>> Start
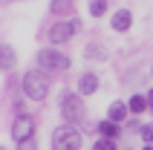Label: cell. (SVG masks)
Here are the masks:
<instances>
[{"label":"cell","mask_w":153,"mask_h":150,"mask_svg":"<svg viewBox=\"0 0 153 150\" xmlns=\"http://www.w3.org/2000/svg\"><path fill=\"white\" fill-rule=\"evenodd\" d=\"M49 90H52V81H49V75L43 72V69H29L23 75V95L26 98L43 101L49 95Z\"/></svg>","instance_id":"1"},{"label":"cell","mask_w":153,"mask_h":150,"mask_svg":"<svg viewBox=\"0 0 153 150\" xmlns=\"http://www.w3.org/2000/svg\"><path fill=\"white\" fill-rule=\"evenodd\" d=\"M58 107H61V118L67 121V124L75 127L78 121H84V98L78 95V92H61V101H58Z\"/></svg>","instance_id":"2"},{"label":"cell","mask_w":153,"mask_h":150,"mask_svg":"<svg viewBox=\"0 0 153 150\" xmlns=\"http://www.w3.org/2000/svg\"><path fill=\"white\" fill-rule=\"evenodd\" d=\"M81 144H84V136L72 124H61L52 130V150H81Z\"/></svg>","instance_id":"3"},{"label":"cell","mask_w":153,"mask_h":150,"mask_svg":"<svg viewBox=\"0 0 153 150\" xmlns=\"http://www.w3.org/2000/svg\"><path fill=\"white\" fill-rule=\"evenodd\" d=\"M69 55L67 52H58L55 46H46V49L38 52V69H43V72H64V69H69Z\"/></svg>","instance_id":"4"},{"label":"cell","mask_w":153,"mask_h":150,"mask_svg":"<svg viewBox=\"0 0 153 150\" xmlns=\"http://www.w3.org/2000/svg\"><path fill=\"white\" fill-rule=\"evenodd\" d=\"M35 130H38V121H35V116H29V113H20V116L12 121V142H15V144L29 142V139H35Z\"/></svg>","instance_id":"5"},{"label":"cell","mask_w":153,"mask_h":150,"mask_svg":"<svg viewBox=\"0 0 153 150\" xmlns=\"http://www.w3.org/2000/svg\"><path fill=\"white\" fill-rule=\"evenodd\" d=\"M81 29V23L78 20H58V23L49 26V32H46V38H49L52 46H64L67 41H72V35Z\"/></svg>","instance_id":"6"},{"label":"cell","mask_w":153,"mask_h":150,"mask_svg":"<svg viewBox=\"0 0 153 150\" xmlns=\"http://www.w3.org/2000/svg\"><path fill=\"white\" fill-rule=\"evenodd\" d=\"M110 29L113 32H127V29H133V12L130 9H119L110 17Z\"/></svg>","instance_id":"7"},{"label":"cell","mask_w":153,"mask_h":150,"mask_svg":"<svg viewBox=\"0 0 153 150\" xmlns=\"http://www.w3.org/2000/svg\"><path fill=\"white\" fill-rule=\"evenodd\" d=\"M93 92H98V75L95 72H81L78 75V95L87 98V95H93Z\"/></svg>","instance_id":"8"},{"label":"cell","mask_w":153,"mask_h":150,"mask_svg":"<svg viewBox=\"0 0 153 150\" xmlns=\"http://www.w3.org/2000/svg\"><path fill=\"white\" fill-rule=\"evenodd\" d=\"M15 67H17V52L9 43H0V69L3 72H12Z\"/></svg>","instance_id":"9"},{"label":"cell","mask_w":153,"mask_h":150,"mask_svg":"<svg viewBox=\"0 0 153 150\" xmlns=\"http://www.w3.org/2000/svg\"><path fill=\"white\" fill-rule=\"evenodd\" d=\"M127 104H124V101H113L110 104V110H107V118H110V121H116V124H121V121H127Z\"/></svg>","instance_id":"10"},{"label":"cell","mask_w":153,"mask_h":150,"mask_svg":"<svg viewBox=\"0 0 153 150\" xmlns=\"http://www.w3.org/2000/svg\"><path fill=\"white\" fill-rule=\"evenodd\" d=\"M98 133H101V139H113V142H116V139H119V124H116V121H110V118H107V121H98Z\"/></svg>","instance_id":"11"},{"label":"cell","mask_w":153,"mask_h":150,"mask_svg":"<svg viewBox=\"0 0 153 150\" xmlns=\"http://www.w3.org/2000/svg\"><path fill=\"white\" fill-rule=\"evenodd\" d=\"M127 110L133 113V116H139V113L150 110V107H147V95H130V98H127Z\"/></svg>","instance_id":"12"},{"label":"cell","mask_w":153,"mask_h":150,"mask_svg":"<svg viewBox=\"0 0 153 150\" xmlns=\"http://www.w3.org/2000/svg\"><path fill=\"white\" fill-rule=\"evenodd\" d=\"M110 9V0H90V15L93 17H104Z\"/></svg>","instance_id":"13"},{"label":"cell","mask_w":153,"mask_h":150,"mask_svg":"<svg viewBox=\"0 0 153 150\" xmlns=\"http://www.w3.org/2000/svg\"><path fill=\"white\" fill-rule=\"evenodd\" d=\"M84 55H87L90 61H104V58H107V52H104V46H98V43H90V46L84 49Z\"/></svg>","instance_id":"14"},{"label":"cell","mask_w":153,"mask_h":150,"mask_svg":"<svg viewBox=\"0 0 153 150\" xmlns=\"http://www.w3.org/2000/svg\"><path fill=\"white\" fill-rule=\"evenodd\" d=\"M72 3H75V0H52L49 9L55 15H67V12H72Z\"/></svg>","instance_id":"15"},{"label":"cell","mask_w":153,"mask_h":150,"mask_svg":"<svg viewBox=\"0 0 153 150\" xmlns=\"http://www.w3.org/2000/svg\"><path fill=\"white\" fill-rule=\"evenodd\" d=\"M139 136H142V142H145V144H153V124H142Z\"/></svg>","instance_id":"16"},{"label":"cell","mask_w":153,"mask_h":150,"mask_svg":"<svg viewBox=\"0 0 153 150\" xmlns=\"http://www.w3.org/2000/svg\"><path fill=\"white\" fill-rule=\"evenodd\" d=\"M93 150H119V147H116L113 139H98V142L93 144Z\"/></svg>","instance_id":"17"},{"label":"cell","mask_w":153,"mask_h":150,"mask_svg":"<svg viewBox=\"0 0 153 150\" xmlns=\"http://www.w3.org/2000/svg\"><path fill=\"white\" fill-rule=\"evenodd\" d=\"M17 150H38V142H35V139H29V142L17 144Z\"/></svg>","instance_id":"18"},{"label":"cell","mask_w":153,"mask_h":150,"mask_svg":"<svg viewBox=\"0 0 153 150\" xmlns=\"http://www.w3.org/2000/svg\"><path fill=\"white\" fill-rule=\"evenodd\" d=\"M147 107H150V113H153V90L147 92Z\"/></svg>","instance_id":"19"},{"label":"cell","mask_w":153,"mask_h":150,"mask_svg":"<svg viewBox=\"0 0 153 150\" xmlns=\"http://www.w3.org/2000/svg\"><path fill=\"white\" fill-rule=\"evenodd\" d=\"M142 150H153V144H145V147H142Z\"/></svg>","instance_id":"20"},{"label":"cell","mask_w":153,"mask_h":150,"mask_svg":"<svg viewBox=\"0 0 153 150\" xmlns=\"http://www.w3.org/2000/svg\"><path fill=\"white\" fill-rule=\"evenodd\" d=\"M6 3H12V0H0V6H6Z\"/></svg>","instance_id":"21"},{"label":"cell","mask_w":153,"mask_h":150,"mask_svg":"<svg viewBox=\"0 0 153 150\" xmlns=\"http://www.w3.org/2000/svg\"><path fill=\"white\" fill-rule=\"evenodd\" d=\"M0 150H6V147H3V144H0Z\"/></svg>","instance_id":"22"},{"label":"cell","mask_w":153,"mask_h":150,"mask_svg":"<svg viewBox=\"0 0 153 150\" xmlns=\"http://www.w3.org/2000/svg\"><path fill=\"white\" fill-rule=\"evenodd\" d=\"M150 72H153V69H150Z\"/></svg>","instance_id":"23"}]
</instances>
>> End
Please return the records above word for word, omitting the pictures.

- [Answer to the task]
Label: cell. (SVG masks)
Here are the masks:
<instances>
[{"label":"cell","mask_w":153,"mask_h":150,"mask_svg":"<svg viewBox=\"0 0 153 150\" xmlns=\"http://www.w3.org/2000/svg\"><path fill=\"white\" fill-rule=\"evenodd\" d=\"M49 90H52V81H49V75L43 72V69H29L23 75V95L26 98L43 101L49 95Z\"/></svg>","instance_id":"1"},{"label":"cell","mask_w":153,"mask_h":150,"mask_svg":"<svg viewBox=\"0 0 153 150\" xmlns=\"http://www.w3.org/2000/svg\"><path fill=\"white\" fill-rule=\"evenodd\" d=\"M58 107H61V118L67 121V124L75 127L78 121H84V98L78 95V92H61V101H58Z\"/></svg>","instance_id":"2"},{"label":"cell","mask_w":153,"mask_h":150,"mask_svg":"<svg viewBox=\"0 0 153 150\" xmlns=\"http://www.w3.org/2000/svg\"><path fill=\"white\" fill-rule=\"evenodd\" d=\"M81 144H84V136L72 124H61L52 130V150H81Z\"/></svg>","instance_id":"3"},{"label":"cell","mask_w":153,"mask_h":150,"mask_svg":"<svg viewBox=\"0 0 153 150\" xmlns=\"http://www.w3.org/2000/svg\"><path fill=\"white\" fill-rule=\"evenodd\" d=\"M69 55L67 52H58L55 46H46V49L38 52V69H43V72H64V69H69Z\"/></svg>","instance_id":"4"},{"label":"cell","mask_w":153,"mask_h":150,"mask_svg":"<svg viewBox=\"0 0 153 150\" xmlns=\"http://www.w3.org/2000/svg\"><path fill=\"white\" fill-rule=\"evenodd\" d=\"M35 130H38V121H35V116H29V113H20V116L12 121V142H15V144L29 142V139H35Z\"/></svg>","instance_id":"5"},{"label":"cell","mask_w":153,"mask_h":150,"mask_svg":"<svg viewBox=\"0 0 153 150\" xmlns=\"http://www.w3.org/2000/svg\"><path fill=\"white\" fill-rule=\"evenodd\" d=\"M81 29V23L78 20H58V23L49 26V32H46V38H49L52 46H64L67 41H72V35Z\"/></svg>","instance_id":"6"},{"label":"cell","mask_w":153,"mask_h":150,"mask_svg":"<svg viewBox=\"0 0 153 150\" xmlns=\"http://www.w3.org/2000/svg\"><path fill=\"white\" fill-rule=\"evenodd\" d=\"M110 29L113 32H127V29H133V12L130 9H119L110 17Z\"/></svg>","instance_id":"7"},{"label":"cell","mask_w":153,"mask_h":150,"mask_svg":"<svg viewBox=\"0 0 153 150\" xmlns=\"http://www.w3.org/2000/svg\"><path fill=\"white\" fill-rule=\"evenodd\" d=\"M93 92H98V75L95 72H81L78 75V95L87 98V95H93Z\"/></svg>","instance_id":"8"},{"label":"cell","mask_w":153,"mask_h":150,"mask_svg":"<svg viewBox=\"0 0 153 150\" xmlns=\"http://www.w3.org/2000/svg\"><path fill=\"white\" fill-rule=\"evenodd\" d=\"M15 67H17V52L9 43H0V69L3 72H12Z\"/></svg>","instance_id":"9"},{"label":"cell","mask_w":153,"mask_h":150,"mask_svg":"<svg viewBox=\"0 0 153 150\" xmlns=\"http://www.w3.org/2000/svg\"><path fill=\"white\" fill-rule=\"evenodd\" d=\"M127 104H124V101H113L110 104V110H107V118H110V121H116V124H121V121H127Z\"/></svg>","instance_id":"10"},{"label":"cell","mask_w":153,"mask_h":150,"mask_svg":"<svg viewBox=\"0 0 153 150\" xmlns=\"http://www.w3.org/2000/svg\"><path fill=\"white\" fill-rule=\"evenodd\" d=\"M98 133H101V139H113V142H116V139H119V124H116V121H110V118H107V121H98Z\"/></svg>","instance_id":"11"},{"label":"cell","mask_w":153,"mask_h":150,"mask_svg":"<svg viewBox=\"0 0 153 150\" xmlns=\"http://www.w3.org/2000/svg\"><path fill=\"white\" fill-rule=\"evenodd\" d=\"M127 110L133 113V116H139V113L150 110V107H147V95H130V98H127Z\"/></svg>","instance_id":"12"},{"label":"cell","mask_w":153,"mask_h":150,"mask_svg":"<svg viewBox=\"0 0 153 150\" xmlns=\"http://www.w3.org/2000/svg\"><path fill=\"white\" fill-rule=\"evenodd\" d=\"M110 9V0H90V15L93 17H104Z\"/></svg>","instance_id":"13"},{"label":"cell","mask_w":153,"mask_h":150,"mask_svg":"<svg viewBox=\"0 0 153 150\" xmlns=\"http://www.w3.org/2000/svg\"><path fill=\"white\" fill-rule=\"evenodd\" d=\"M84 55H87L90 61H104V58H107V52H104V46H98V43H90V46L84 49Z\"/></svg>","instance_id":"14"},{"label":"cell","mask_w":153,"mask_h":150,"mask_svg":"<svg viewBox=\"0 0 153 150\" xmlns=\"http://www.w3.org/2000/svg\"><path fill=\"white\" fill-rule=\"evenodd\" d=\"M72 3H75V0H52L49 9L55 15H67V12H72Z\"/></svg>","instance_id":"15"},{"label":"cell","mask_w":153,"mask_h":150,"mask_svg":"<svg viewBox=\"0 0 153 150\" xmlns=\"http://www.w3.org/2000/svg\"><path fill=\"white\" fill-rule=\"evenodd\" d=\"M139 136H142V142H145V144H153V124H142Z\"/></svg>","instance_id":"16"},{"label":"cell","mask_w":153,"mask_h":150,"mask_svg":"<svg viewBox=\"0 0 153 150\" xmlns=\"http://www.w3.org/2000/svg\"><path fill=\"white\" fill-rule=\"evenodd\" d=\"M93 150H119V147H116L113 139H98V142L93 144Z\"/></svg>","instance_id":"17"},{"label":"cell","mask_w":153,"mask_h":150,"mask_svg":"<svg viewBox=\"0 0 153 150\" xmlns=\"http://www.w3.org/2000/svg\"><path fill=\"white\" fill-rule=\"evenodd\" d=\"M17 150H38V142H35V139H29V142L17 144Z\"/></svg>","instance_id":"18"},{"label":"cell","mask_w":153,"mask_h":150,"mask_svg":"<svg viewBox=\"0 0 153 150\" xmlns=\"http://www.w3.org/2000/svg\"><path fill=\"white\" fill-rule=\"evenodd\" d=\"M147 107H150V113H153V90L147 92Z\"/></svg>","instance_id":"19"},{"label":"cell","mask_w":153,"mask_h":150,"mask_svg":"<svg viewBox=\"0 0 153 150\" xmlns=\"http://www.w3.org/2000/svg\"><path fill=\"white\" fill-rule=\"evenodd\" d=\"M142 150H153V144H145V147H142Z\"/></svg>","instance_id":"20"},{"label":"cell","mask_w":153,"mask_h":150,"mask_svg":"<svg viewBox=\"0 0 153 150\" xmlns=\"http://www.w3.org/2000/svg\"><path fill=\"white\" fill-rule=\"evenodd\" d=\"M6 3H12V0H0V6H6Z\"/></svg>","instance_id":"21"},{"label":"cell","mask_w":153,"mask_h":150,"mask_svg":"<svg viewBox=\"0 0 153 150\" xmlns=\"http://www.w3.org/2000/svg\"><path fill=\"white\" fill-rule=\"evenodd\" d=\"M0 150H6V147H3V144H0Z\"/></svg>","instance_id":"22"},{"label":"cell","mask_w":153,"mask_h":150,"mask_svg":"<svg viewBox=\"0 0 153 150\" xmlns=\"http://www.w3.org/2000/svg\"><path fill=\"white\" fill-rule=\"evenodd\" d=\"M150 72H153V69H150Z\"/></svg>","instance_id":"23"}]
</instances>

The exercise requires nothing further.